Expert, cheerful readings of two Mozart masterpieces
Santa Fe Listener | Santa Fe, NM USA | 11/01/2006
(5 out of 5 stars)
"The main works on this two-fer of Mozart wind music are the Gran Parita Serenade K. 361 and the Serenade in C minor K. 388. The first is the grandest of Mozart's wind serenades, being scored for 12 or 13 winds (depending on whether hte bass line is given to a contrabass or a double-bass bassoon), and many recordings exist of it. The best are usually with a conductor (Klemperer, Stowkowski, and Furtwangler have made great versions), so it's a high compliment to say that the Consortium Classicum sounds as if a very good conductor is at the helm.
In fact, the group plays alone, like the Orpheus chamber Orchestra. These recordings were made between 1978 and 1985, mostly in Berlin and Hanover. I don't know anything about the Consortium Classicum, and EMI provides no informaiton, but they paly with a light touch, springy rhtyhms, and a sense of playfulness that's refreshing.
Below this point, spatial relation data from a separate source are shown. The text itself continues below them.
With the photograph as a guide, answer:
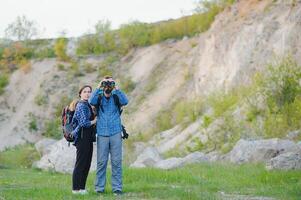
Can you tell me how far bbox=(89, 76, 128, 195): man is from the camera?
1253 centimetres

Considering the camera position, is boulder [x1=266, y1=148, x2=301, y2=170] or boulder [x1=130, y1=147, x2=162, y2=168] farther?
boulder [x1=130, y1=147, x2=162, y2=168]

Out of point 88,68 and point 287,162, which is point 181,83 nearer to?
point 88,68

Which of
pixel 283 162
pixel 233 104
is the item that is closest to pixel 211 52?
pixel 233 104

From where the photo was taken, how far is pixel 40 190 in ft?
43.4

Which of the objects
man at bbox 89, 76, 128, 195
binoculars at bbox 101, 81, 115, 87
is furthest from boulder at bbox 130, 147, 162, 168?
binoculars at bbox 101, 81, 115, 87

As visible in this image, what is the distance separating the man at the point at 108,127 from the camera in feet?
41.1

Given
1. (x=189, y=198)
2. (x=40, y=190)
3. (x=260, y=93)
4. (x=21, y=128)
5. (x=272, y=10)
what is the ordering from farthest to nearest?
1. (x=21, y=128)
2. (x=272, y=10)
3. (x=260, y=93)
4. (x=40, y=190)
5. (x=189, y=198)

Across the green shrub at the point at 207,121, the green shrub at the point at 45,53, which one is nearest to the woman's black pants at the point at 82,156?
the green shrub at the point at 207,121

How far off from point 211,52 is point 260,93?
1769 centimetres

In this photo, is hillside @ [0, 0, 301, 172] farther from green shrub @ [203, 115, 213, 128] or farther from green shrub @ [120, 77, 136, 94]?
green shrub @ [120, 77, 136, 94]

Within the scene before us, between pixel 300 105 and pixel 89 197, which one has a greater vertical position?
pixel 300 105

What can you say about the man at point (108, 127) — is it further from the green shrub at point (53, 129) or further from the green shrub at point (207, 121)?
the green shrub at point (53, 129)

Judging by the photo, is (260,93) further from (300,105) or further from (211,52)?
(211,52)

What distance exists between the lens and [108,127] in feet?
41.2
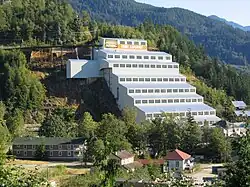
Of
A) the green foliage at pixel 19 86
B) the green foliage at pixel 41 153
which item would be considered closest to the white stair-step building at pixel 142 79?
the green foliage at pixel 19 86

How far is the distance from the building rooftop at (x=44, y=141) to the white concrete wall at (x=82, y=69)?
998cm

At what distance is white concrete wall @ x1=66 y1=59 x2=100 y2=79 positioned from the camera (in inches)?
1499

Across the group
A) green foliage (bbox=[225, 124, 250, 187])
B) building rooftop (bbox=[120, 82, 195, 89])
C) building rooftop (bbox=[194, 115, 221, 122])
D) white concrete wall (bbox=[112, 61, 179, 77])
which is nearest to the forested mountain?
white concrete wall (bbox=[112, 61, 179, 77])

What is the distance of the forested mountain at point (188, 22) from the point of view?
160375mm

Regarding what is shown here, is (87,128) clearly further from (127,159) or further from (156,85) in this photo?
(156,85)

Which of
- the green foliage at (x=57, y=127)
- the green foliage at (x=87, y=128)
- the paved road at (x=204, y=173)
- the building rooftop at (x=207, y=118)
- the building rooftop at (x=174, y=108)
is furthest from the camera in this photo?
the building rooftop at (x=207, y=118)

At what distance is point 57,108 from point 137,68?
729 centimetres

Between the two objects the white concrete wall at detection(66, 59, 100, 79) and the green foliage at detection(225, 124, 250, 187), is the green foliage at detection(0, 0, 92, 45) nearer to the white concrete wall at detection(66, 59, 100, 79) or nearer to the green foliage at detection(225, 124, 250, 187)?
the white concrete wall at detection(66, 59, 100, 79)

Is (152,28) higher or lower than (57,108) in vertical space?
higher

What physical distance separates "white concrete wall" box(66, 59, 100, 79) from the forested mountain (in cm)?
11591

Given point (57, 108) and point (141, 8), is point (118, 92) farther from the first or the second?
point (141, 8)

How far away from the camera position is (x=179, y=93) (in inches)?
1506

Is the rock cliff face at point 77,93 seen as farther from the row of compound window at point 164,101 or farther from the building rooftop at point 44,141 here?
the building rooftop at point 44,141

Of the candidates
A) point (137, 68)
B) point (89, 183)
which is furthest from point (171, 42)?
point (89, 183)
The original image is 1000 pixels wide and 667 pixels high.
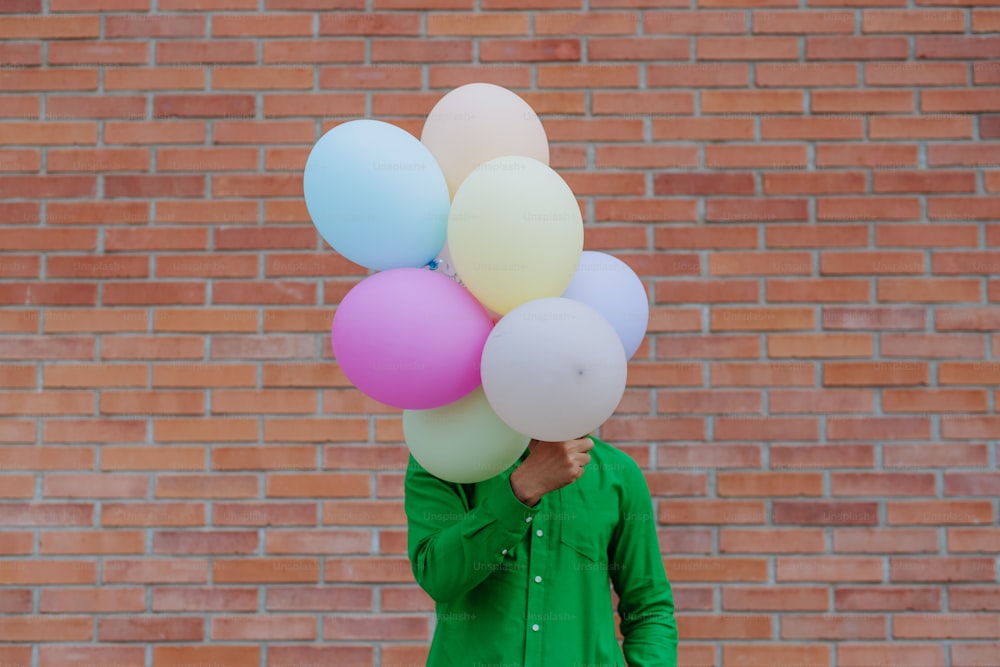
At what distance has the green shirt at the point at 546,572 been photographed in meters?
1.68

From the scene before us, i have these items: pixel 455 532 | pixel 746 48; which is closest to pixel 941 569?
pixel 746 48

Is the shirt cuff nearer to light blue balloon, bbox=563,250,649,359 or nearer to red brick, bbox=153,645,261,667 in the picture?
light blue balloon, bbox=563,250,649,359

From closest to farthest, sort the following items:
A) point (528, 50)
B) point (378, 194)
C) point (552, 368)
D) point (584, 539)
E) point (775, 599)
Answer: point (552, 368)
point (378, 194)
point (584, 539)
point (775, 599)
point (528, 50)

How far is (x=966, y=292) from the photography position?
8.98ft

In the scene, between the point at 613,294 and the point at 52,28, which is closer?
the point at 613,294

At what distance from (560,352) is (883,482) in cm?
161

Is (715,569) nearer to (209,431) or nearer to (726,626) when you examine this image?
(726,626)

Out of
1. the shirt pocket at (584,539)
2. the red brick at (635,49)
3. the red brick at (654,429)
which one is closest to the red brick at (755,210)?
the red brick at (635,49)

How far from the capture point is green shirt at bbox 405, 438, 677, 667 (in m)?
1.68

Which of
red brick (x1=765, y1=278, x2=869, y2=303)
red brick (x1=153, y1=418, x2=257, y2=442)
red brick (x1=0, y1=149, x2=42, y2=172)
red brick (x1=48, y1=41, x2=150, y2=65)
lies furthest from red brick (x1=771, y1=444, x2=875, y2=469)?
red brick (x1=0, y1=149, x2=42, y2=172)

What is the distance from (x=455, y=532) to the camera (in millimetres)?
1675

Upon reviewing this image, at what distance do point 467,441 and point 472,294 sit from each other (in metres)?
0.24

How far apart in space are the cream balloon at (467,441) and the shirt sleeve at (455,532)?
0.15 ft

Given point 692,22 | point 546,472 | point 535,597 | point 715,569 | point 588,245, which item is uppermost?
point 692,22
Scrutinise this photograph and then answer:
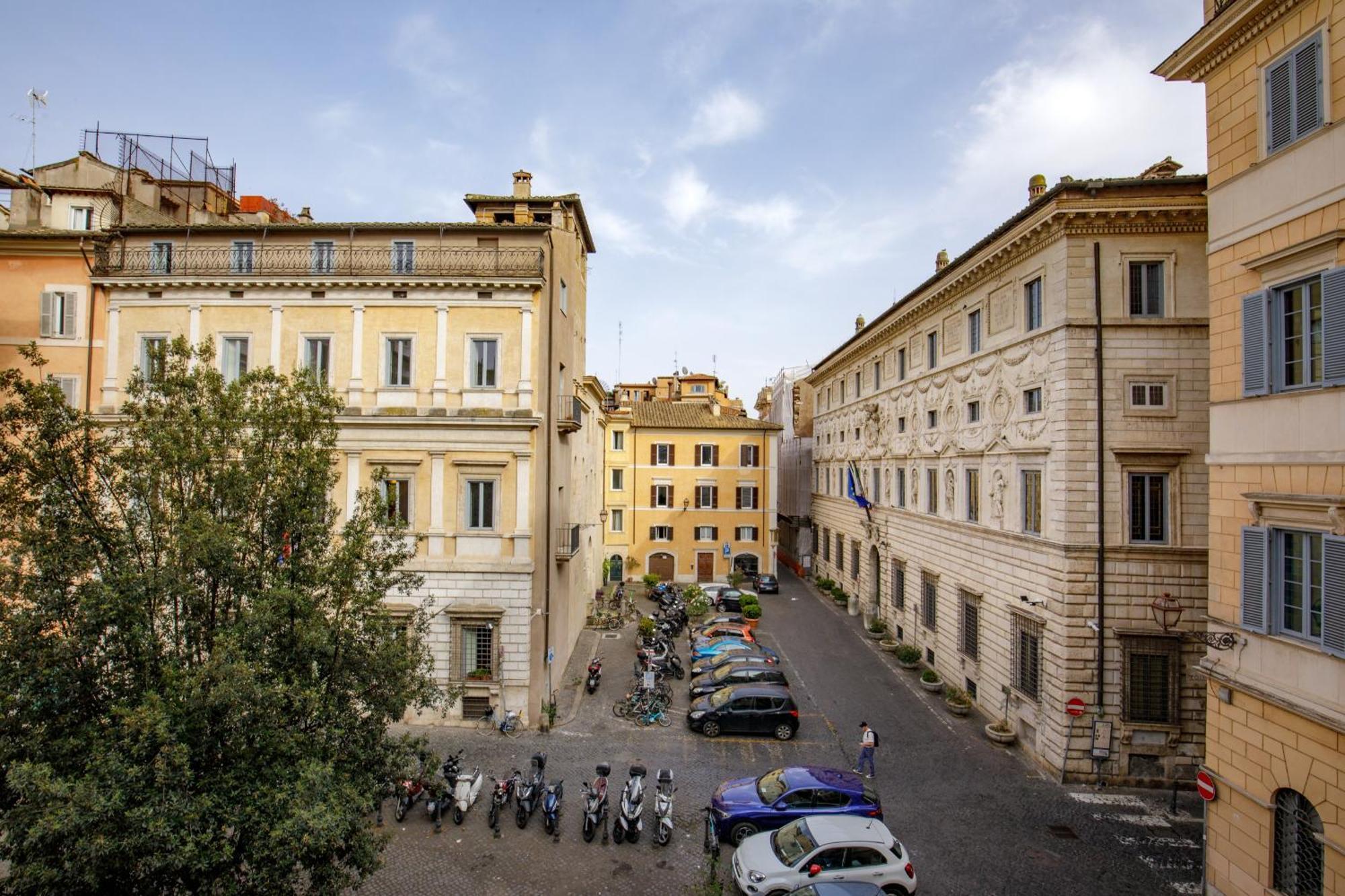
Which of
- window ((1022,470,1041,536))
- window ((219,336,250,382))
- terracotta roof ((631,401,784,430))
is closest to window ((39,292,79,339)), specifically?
window ((219,336,250,382))

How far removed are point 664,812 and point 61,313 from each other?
22.5 meters

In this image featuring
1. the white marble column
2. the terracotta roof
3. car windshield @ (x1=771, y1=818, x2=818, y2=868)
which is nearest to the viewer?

The same style is applied to K. 375 and K. 388, which are scored for eight instruments (pairs of oboes, clarinets, hors, and bassoons). The rest of the program is made up of four wind diverimenti written earlier in Mozart's career as tafelmusik in Salzburg when he toiled there are a lackey, more of less. These are delightful works scored for pairs of oboes, horns, and bassoons--the clarinet hadn't reached Dalzburg yet.
If you can get this two-fer at a good price, it's quite enjoyable and reasonably well recorded. However, it must be said that K. 361 and K. 388 each exist in more brilliant performances, the most recent being a virtuosic account of the Gran Partita from the winds of the Berlin Phil., also on EMI."